You have to be joking...!

Another issue:

The standards of training and conduct are one thing - and then there are also the actual "policies" which are being enforced. How good are they? Do they work?

Matt Taibbi writes in Rolling Stone about the controversial "Broken Windows" strategy, which in reality causes many more problems than it supposedly solves, when being enforced vigorously, as shown in the tragic case of Eric Garner:

The Garner case was a perfect symbol of everything that's wrong with the proactive police tactics that are now baseline policy in most inner cities. Police surrounded the 43-year-old Garner after he broke up a fight. The officers who responded to that call then decided to get in Garner's face for the preposterous crime of selling "loosies," i.e. single cigarettes from a pack.

When the police announced that they were taking him in to run him for the illegal tobacco sale, Garner balked and demanded to be left alone. A few minutes later he was in a choke hold, gasping "I can't breathe," and en route to fatal cardiac arrest.

On the tape you can actually hear the echo of Garner's years of experience with Broken Windows-style policing, a strategy based on a never-ending stream of small intrusive confrontations between police and residents in target neighborhoods.

The ostensible goal of Broken Windows is to quickly and efficiently weed out people with guns or outstanding warrants. You flood neighborhoods with police, you stop people for anything and everything and demand to see IDs, and before long you've both amassed mountains of intelligence about who hangs with whom, and made it genuinely difficult for fugitives and gunwielders to walk around unmolested.

You can make the argument that the policies work, as multiple studies have cited "hot spot" policing as a cause of urban crime-rate declines (other studies disagree, but let's stipulate).

But the psychic impact of these policies on the massive pool of everyone else in the target neighborhoods is a rising sense of being seriously pissed off. They're tired of being manhandled and searched once a week or more for riding bikes the wrong way down the sidewalk (about 25,000 summonses a year here in New York), smoking in the wrong spot, selling loosies, or just "obstructing pedestrian traffic," a.k.a. walking while black.

This is exactly what you hear Eric Garner complaining about in the last moments of his life. "Every time you see me, you want to mess with me," he says. "It stops today!"

Matt Taibbi adds:

This policy of constantly badgering people for trifles generates bloodcurdling anger in "hot spot" neighborhoods with industrial efficiency.
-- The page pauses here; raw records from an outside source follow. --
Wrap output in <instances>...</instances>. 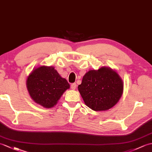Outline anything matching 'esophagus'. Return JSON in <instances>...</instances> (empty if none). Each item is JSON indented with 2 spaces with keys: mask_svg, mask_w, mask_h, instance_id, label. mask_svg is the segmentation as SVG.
Instances as JSON below:
<instances>
[{
  "mask_svg": "<svg viewBox=\"0 0 152 152\" xmlns=\"http://www.w3.org/2000/svg\"><path fill=\"white\" fill-rule=\"evenodd\" d=\"M70 88H71L72 90H75L76 88V83H72L71 85H70Z\"/></svg>",
  "mask_w": 152,
  "mask_h": 152,
  "instance_id": "1",
  "label": "esophagus"
}]
</instances>
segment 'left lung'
<instances>
[{"instance_id": "1", "label": "left lung", "mask_w": 152, "mask_h": 152, "mask_svg": "<svg viewBox=\"0 0 152 152\" xmlns=\"http://www.w3.org/2000/svg\"><path fill=\"white\" fill-rule=\"evenodd\" d=\"M77 88L87 107L96 111H106L121 98L124 83L116 71L102 66L88 71Z\"/></svg>"}]
</instances>
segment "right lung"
Listing matches in <instances>:
<instances>
[{
  "label": "right lung",
  "instance_id": "right-lung-1",
  "mask_svg": "<svg viewBox=\"0 0 152 152\" xmlns=\"http://www.w3.org/2000/svg\"><path fill=\"white\" fill-rule=\"evenodd\" d=\"M30 96L36 103L51 108L58 103L65 91L70 88L66 80L54 66H41L32 70L26 80Z\"/></svg>",
  "mask_w": 152,
  "mask_h": 152
}]
</instances>
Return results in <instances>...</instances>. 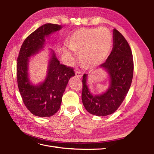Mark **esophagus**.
I'll return each instance as SVG.
<instances>
[{
    "label": "esophagus",
    "mask_w": 154,
    "mask_h": 154,
    "mask_svg": "<svg viewBox=\"0 0 154 154\" xmlns=\"http://www.w3.org/2000/svg\"><path fill=\"white\" fill-rule=\"evenodd\" d=\"M75 74H76V77H78V78H81L82 77V76H83V73H82V71H76Z\"/></svg>",
    "instance_id": "1"
}]
</instances>
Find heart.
<instances>
[{"instance_id": "heart-1", "label": "heart", "mask_w": 154, "mask_h": 154, "mask_svg": "<svg viewBox=\"0 0 154 154\" xmlns=\"http://www.w3.org/2000/svg\"><path fill=\"white\" fill-rule=\"evenodd\" d=\"M113 40L110 32L105 27L81 28L69 37L67 45L76 53L81 66L91 70L103 63L110 53ZM70 57V54H67Z\"/></svg>"}]
</instances>
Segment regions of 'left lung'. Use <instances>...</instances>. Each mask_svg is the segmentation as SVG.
Segmentation results:
<instances>
[{
  "instance_id": "left-lung-1",
  "label": "left lung",
  "mask_w": 154,
  "mask_h": 154,
  "mask_svg": "<svg viewBox=\"0 0 154 154\" xmlns=\"http://www.w3.org/2000/svg\"><path fill=\"white\" fill-rule=\"evenodd\" d=\"M113 48L105 62L100 65L108 72L110 85L102 94L93 95L87 85V74L83 76L82 100L91 114L105 116L113 114L123 103L131 85L134 61L128 42L117 29L113 30Z\"/></svg>"
}]
</instances>
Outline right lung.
Instances as JSON below:
<instances>
[{"instance_id":"add662e5","label":"right lung","mask_w":154,"mask_h":154,"mask_svg":"<svg viewBox=\"0 0 154 154\" xmlns=\"http://www.w3.org/2000/svg\"><path fill=\"white\" fill-rule=\"evenodd\" d=\"M61 28V26L53 24L38 27L25 39L17 58V83L23 102L32 114L38 117H50L57 112L69 79L75 75L73 68L60 64L53 51L44 82L33 85L29 80V58L44 48L46 36Z\"/></svg>"}]
</instances>
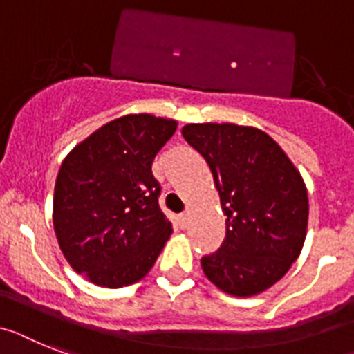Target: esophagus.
Returning <instances> with one entry per match:
<instances>
[{
	"instance_id": "34e87169",
	"label": "esophagus",
	"mask_w": 354,
	"mask_h": 354,
	"mask_svg": "<svg viewBox=\"0 0 354 354\" xmlns=\"http://www.w3.org/2000/svg\"><path fill=\"white\" fill-rule=\"evenodd\" d=\"M189 223H191V216H189V212H183L182 216H180V227L187 228L189 227Z\"/></svg>"
}]
</instances>
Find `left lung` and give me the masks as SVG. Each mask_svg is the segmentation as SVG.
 I'll return each mask as SVG.
<instances>
[{"label": "left lung", "instance_id": "obj_1", "mask_svg": "<svg viewBox=\"0 0 354 354\" xmlns=\"http://www.w3.org/2000/svg\"><path fill=\"white\" fill-rule=\"evenodd\" d=\"M182 135L209 163L227 216L218 252L201 257L210 283L250 297L284 277L302 250L308 192L279 144L261 129L236 124H187Z\"/></svg>", "mask_w": 354, "mask_h": 354}]
</instances>
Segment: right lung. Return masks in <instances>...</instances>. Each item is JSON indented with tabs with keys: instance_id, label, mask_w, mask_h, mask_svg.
Returning <instances> with one entry per match:
<instances>
[{
	"instance_id": "obj_1",
	"label": "right lung",
	"mask_w": 354,
	"mask_h": 354,
	"mask_svg": "<svg viewBox=\"0 0 354 354\" xmlns=\"http://www.w3.org/2000/svg\"><path fill=\"white\" fill-rule=\"evenodd\" d=\"M176 126L147 113L115 118L75 145L59 169L53 230L71 268L97 286L140 281L171 236L151 165Z\"/></svg>"
}]
</instances>
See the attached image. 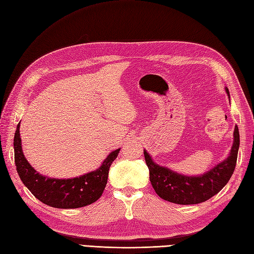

And then something like the Garner case happens and it all comes into relief. Six armed police officers tackling and killing a man for selling a 75-cent cigarette.

That was economic regulation turned lethal, a situation made all the more ridiculous by the fact that we no longer prosecute the countless serious economic crimes committed in this same city. A ferry ride away from Staten Island, on Wall Street, the pure unmolested freedom to fleece whoever you want is considered the sacred birthright of every rake with a briefcase.

If Lloyd Blankfein or Jamie Dimon had come up with the concept of selling loosies, they'd go to their graves defending it as free economic expression that "creates liquidity" and should never be regulated.

Taking it one step further, if Eric Garner had been selling naked credit default swaps instead of cigarettes – if in other words he'd set up a bookmaking operation in which passersby could bet on whether people made their home mortgage payments or companies paid off their bonds – the police by virtue of a federal law called the Commodity Futures Modernization Act would have been barred from even approaching him.

There were more cops surrounding Eric Garner on a Staten Island street this past July 17th then there were surrounding all of AIG during the period when the company was making the toxic bets that nearly destroyed the world economy years ago. Back then AIG's regulator, the OTS, had just one insurance expert on staff, policing a company with over 180,000 employees.

This is the crooked math that's going to crash American law enforcement if policies aren't changed. We flood poor minority neighborhoods with police and tell unwitting officers to aggressively pursue an interventionist strategy that sounds like good solid policing in a vacuum.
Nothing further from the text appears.